◆ Exercise requirements: Output everything from the line containing "What is the camera's" down to the end of the records as a Markdown table with the columns Row and Record text, numbering each line and leaving out blank lines.

◆ Dataset:
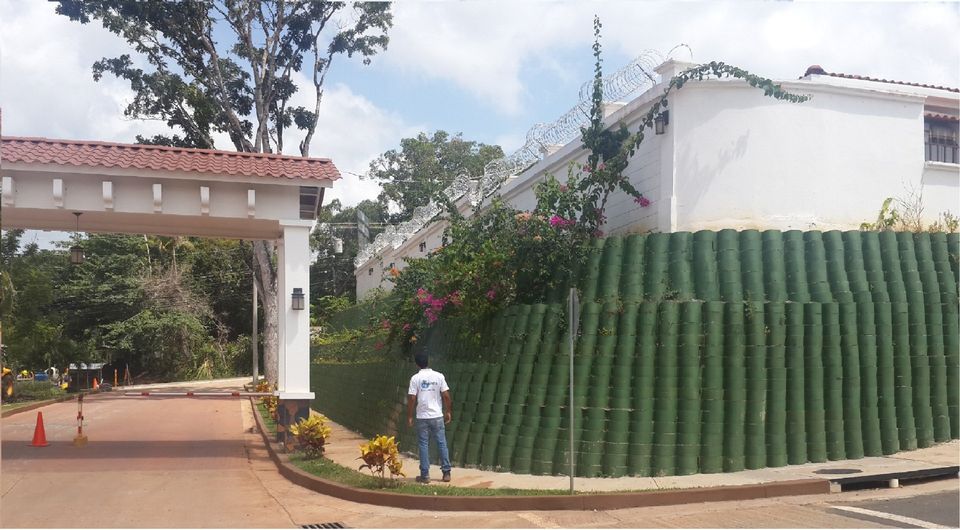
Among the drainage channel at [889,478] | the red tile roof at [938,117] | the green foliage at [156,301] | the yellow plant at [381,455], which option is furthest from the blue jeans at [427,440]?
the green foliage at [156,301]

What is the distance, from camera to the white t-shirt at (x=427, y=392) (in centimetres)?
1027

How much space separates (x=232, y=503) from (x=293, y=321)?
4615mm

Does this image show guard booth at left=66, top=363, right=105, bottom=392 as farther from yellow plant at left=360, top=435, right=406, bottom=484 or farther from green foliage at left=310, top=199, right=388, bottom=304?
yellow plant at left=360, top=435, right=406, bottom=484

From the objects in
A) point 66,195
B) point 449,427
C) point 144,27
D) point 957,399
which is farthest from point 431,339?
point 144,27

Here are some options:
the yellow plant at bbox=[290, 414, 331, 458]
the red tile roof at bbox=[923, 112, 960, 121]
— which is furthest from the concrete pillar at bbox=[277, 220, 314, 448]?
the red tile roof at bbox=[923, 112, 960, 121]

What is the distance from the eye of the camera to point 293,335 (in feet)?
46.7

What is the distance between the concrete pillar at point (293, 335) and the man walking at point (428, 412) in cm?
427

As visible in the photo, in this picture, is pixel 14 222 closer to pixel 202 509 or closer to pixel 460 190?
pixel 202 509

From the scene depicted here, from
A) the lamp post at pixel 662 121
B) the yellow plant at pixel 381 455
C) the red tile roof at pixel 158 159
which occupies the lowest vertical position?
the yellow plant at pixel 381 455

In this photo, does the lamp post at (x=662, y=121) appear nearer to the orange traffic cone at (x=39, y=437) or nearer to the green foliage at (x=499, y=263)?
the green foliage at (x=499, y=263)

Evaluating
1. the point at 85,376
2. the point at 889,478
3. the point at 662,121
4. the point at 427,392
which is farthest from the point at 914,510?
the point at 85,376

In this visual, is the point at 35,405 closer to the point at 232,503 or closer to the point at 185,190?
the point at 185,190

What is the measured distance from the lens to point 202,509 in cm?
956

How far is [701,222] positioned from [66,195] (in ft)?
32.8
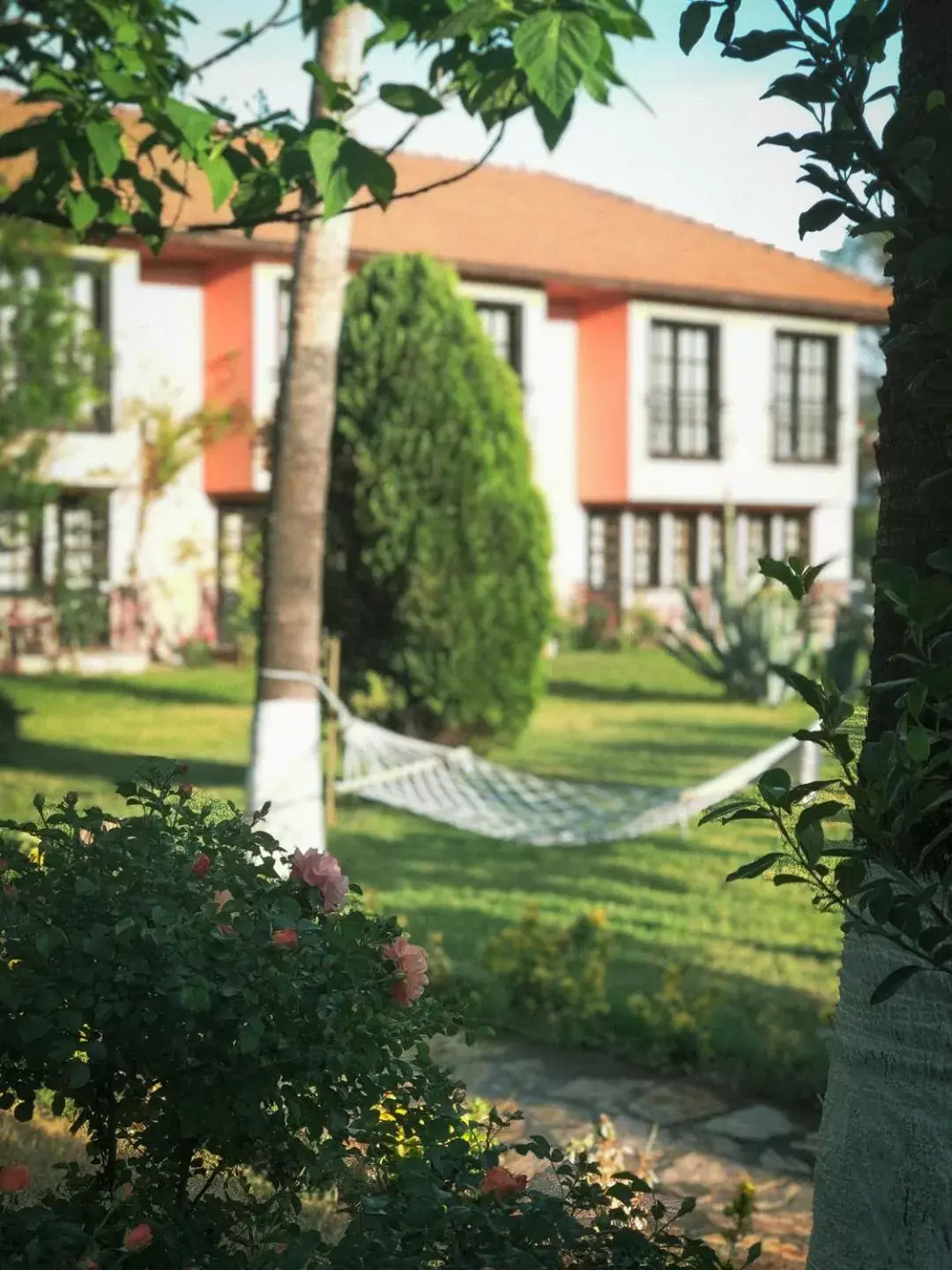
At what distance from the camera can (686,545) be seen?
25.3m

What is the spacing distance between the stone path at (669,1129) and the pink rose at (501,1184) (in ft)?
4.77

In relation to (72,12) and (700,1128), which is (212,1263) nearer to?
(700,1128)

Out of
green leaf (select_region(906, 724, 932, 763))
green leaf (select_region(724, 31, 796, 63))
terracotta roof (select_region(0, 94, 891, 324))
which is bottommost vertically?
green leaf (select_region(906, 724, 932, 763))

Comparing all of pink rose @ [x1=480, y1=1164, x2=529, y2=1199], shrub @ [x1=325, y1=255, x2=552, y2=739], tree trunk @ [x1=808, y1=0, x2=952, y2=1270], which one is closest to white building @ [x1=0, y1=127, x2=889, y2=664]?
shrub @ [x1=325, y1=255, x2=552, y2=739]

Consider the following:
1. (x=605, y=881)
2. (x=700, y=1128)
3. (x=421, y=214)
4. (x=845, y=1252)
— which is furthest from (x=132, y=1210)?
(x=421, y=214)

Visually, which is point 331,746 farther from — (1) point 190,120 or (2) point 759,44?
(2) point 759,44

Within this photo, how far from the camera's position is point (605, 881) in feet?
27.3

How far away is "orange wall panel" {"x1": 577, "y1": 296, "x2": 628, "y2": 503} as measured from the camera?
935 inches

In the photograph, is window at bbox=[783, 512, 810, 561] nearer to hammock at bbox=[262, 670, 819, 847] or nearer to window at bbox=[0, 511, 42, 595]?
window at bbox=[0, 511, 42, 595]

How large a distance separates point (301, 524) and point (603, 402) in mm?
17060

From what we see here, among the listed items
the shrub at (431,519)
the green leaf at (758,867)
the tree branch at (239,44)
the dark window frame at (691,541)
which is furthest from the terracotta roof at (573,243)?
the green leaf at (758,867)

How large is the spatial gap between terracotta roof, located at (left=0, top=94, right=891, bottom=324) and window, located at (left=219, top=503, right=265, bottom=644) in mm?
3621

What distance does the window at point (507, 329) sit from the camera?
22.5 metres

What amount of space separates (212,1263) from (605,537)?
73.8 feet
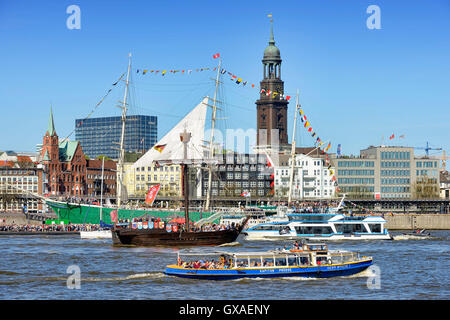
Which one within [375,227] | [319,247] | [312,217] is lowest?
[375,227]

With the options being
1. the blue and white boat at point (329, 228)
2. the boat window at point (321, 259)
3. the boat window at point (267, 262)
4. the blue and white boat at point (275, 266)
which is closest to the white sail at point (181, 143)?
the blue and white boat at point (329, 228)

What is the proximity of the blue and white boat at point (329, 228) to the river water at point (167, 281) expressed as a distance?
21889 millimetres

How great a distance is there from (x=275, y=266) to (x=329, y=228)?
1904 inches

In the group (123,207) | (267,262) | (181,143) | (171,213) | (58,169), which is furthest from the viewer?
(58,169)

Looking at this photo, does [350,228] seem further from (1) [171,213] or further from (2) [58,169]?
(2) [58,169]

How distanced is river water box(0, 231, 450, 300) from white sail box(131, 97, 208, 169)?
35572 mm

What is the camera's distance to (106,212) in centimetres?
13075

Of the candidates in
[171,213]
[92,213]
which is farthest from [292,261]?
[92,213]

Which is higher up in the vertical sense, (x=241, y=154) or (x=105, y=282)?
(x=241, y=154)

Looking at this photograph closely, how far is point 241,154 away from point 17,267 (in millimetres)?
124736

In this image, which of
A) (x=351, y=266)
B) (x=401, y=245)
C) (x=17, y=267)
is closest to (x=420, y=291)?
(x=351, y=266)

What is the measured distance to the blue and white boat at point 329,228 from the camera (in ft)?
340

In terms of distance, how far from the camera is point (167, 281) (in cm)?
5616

◆ Answer below:
| Row | Record text |
|---|---|
| 1 | What is the camera's distance to (106,212) in centimetres? |
| 2 | 13075 |
| 3 | Of the candidates in |
| 4 | [171,213] |
| 5 | [92,213] |
| 6 | which is farthest from [292,261]? |
| 7 | [92,213] |
| 8 | Which is higher up in the vertical sense, (x=241, y=154) or (x=105, y=282)? |
| 9 | (x=241, y=154) |
| 10 | Looking at this photograph closely, how far is point 241,154 away from point 17,267 (in millimetres)? |
| 11 | 124736 |
| 12 | In this image, which of |
| 13 | A) (x=351, y=266) |
| 14 | B) (x=401, y=245) |
| 15 | C) (x=17, y=267) |
| 16 | is closest to (x=420, y=291)? |
| 17 | (x=351, y=266) |
| 18 | What is the measured distance to the blue and white boat at point 329,228 from the camera (in ft)? |
| 19 | 340 |
| 20 | In terms of distance, how far from the camera is point (167, 281) (in cm)? |
| 21 | 5616 |